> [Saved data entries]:
-=-=-=-=-

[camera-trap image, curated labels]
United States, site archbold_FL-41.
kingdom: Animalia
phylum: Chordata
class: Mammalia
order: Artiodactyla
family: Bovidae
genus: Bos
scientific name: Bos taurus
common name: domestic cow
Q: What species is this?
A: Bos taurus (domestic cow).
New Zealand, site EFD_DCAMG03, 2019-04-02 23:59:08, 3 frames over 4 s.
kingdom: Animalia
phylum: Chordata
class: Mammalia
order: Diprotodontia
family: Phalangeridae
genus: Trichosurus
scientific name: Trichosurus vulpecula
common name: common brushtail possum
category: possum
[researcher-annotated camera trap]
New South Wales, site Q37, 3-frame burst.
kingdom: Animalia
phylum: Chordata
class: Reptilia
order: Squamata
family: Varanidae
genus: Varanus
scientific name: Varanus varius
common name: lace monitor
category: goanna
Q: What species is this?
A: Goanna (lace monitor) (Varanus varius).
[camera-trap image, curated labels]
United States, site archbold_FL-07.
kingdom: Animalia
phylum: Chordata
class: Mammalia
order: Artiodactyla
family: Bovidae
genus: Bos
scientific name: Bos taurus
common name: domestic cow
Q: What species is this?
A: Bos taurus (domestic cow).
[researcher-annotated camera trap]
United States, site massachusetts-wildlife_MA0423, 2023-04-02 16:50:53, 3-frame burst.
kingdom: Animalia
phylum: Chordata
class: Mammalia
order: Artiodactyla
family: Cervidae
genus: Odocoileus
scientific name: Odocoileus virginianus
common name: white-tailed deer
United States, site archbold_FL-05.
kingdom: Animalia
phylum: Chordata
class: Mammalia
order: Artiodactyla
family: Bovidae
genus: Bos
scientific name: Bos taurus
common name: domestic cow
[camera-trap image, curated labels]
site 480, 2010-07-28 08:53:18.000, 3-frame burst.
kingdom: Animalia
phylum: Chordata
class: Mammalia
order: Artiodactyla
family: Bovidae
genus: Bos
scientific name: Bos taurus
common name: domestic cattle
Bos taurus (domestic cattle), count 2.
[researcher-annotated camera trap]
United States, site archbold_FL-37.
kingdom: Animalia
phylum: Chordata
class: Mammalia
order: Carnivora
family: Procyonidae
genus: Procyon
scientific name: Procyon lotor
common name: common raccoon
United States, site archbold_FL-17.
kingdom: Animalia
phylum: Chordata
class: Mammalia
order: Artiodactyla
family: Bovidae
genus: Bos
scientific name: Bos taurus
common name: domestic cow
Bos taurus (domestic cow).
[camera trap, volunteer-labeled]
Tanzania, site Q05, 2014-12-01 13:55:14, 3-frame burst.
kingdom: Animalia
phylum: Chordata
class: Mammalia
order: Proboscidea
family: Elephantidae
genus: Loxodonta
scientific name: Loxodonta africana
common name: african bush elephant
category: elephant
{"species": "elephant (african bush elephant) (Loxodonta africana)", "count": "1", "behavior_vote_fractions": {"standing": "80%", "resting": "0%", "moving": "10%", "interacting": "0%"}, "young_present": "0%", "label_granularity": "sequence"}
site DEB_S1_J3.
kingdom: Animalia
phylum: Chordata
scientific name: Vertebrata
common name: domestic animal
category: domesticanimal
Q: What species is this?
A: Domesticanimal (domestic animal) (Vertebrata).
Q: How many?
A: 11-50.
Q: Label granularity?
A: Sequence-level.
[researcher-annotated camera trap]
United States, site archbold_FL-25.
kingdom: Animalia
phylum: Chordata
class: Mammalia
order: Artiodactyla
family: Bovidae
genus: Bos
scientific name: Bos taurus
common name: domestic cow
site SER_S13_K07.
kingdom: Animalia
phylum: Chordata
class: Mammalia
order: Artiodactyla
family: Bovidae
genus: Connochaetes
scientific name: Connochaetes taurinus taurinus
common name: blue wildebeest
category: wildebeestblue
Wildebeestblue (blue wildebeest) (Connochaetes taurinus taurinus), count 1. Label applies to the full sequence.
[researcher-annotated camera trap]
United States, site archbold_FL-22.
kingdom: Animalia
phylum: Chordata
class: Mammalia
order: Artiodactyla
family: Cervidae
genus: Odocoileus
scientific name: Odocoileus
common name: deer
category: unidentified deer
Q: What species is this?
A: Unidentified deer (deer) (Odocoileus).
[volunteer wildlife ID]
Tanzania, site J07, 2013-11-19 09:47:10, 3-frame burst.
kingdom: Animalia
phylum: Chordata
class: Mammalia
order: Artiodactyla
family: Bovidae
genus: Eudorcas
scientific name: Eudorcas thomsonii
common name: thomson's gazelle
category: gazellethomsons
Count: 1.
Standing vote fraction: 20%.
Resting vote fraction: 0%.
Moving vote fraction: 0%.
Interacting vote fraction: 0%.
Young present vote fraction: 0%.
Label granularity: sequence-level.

-=-=-=-=-

From the records above, pull out every line containing the word "Loxodonta".

genus: Loxodonta
scientific name: Loxodonta africana
{"species": "elephant (african bush elephant) (Loxodonta africana)", "count": "1", "behavior_vote_fractions": {"standing": "80%", "resting": "0%", "moving": "10%", "interacting": "0%"}, "young_present": "0%", "label_granularity": "sequence"}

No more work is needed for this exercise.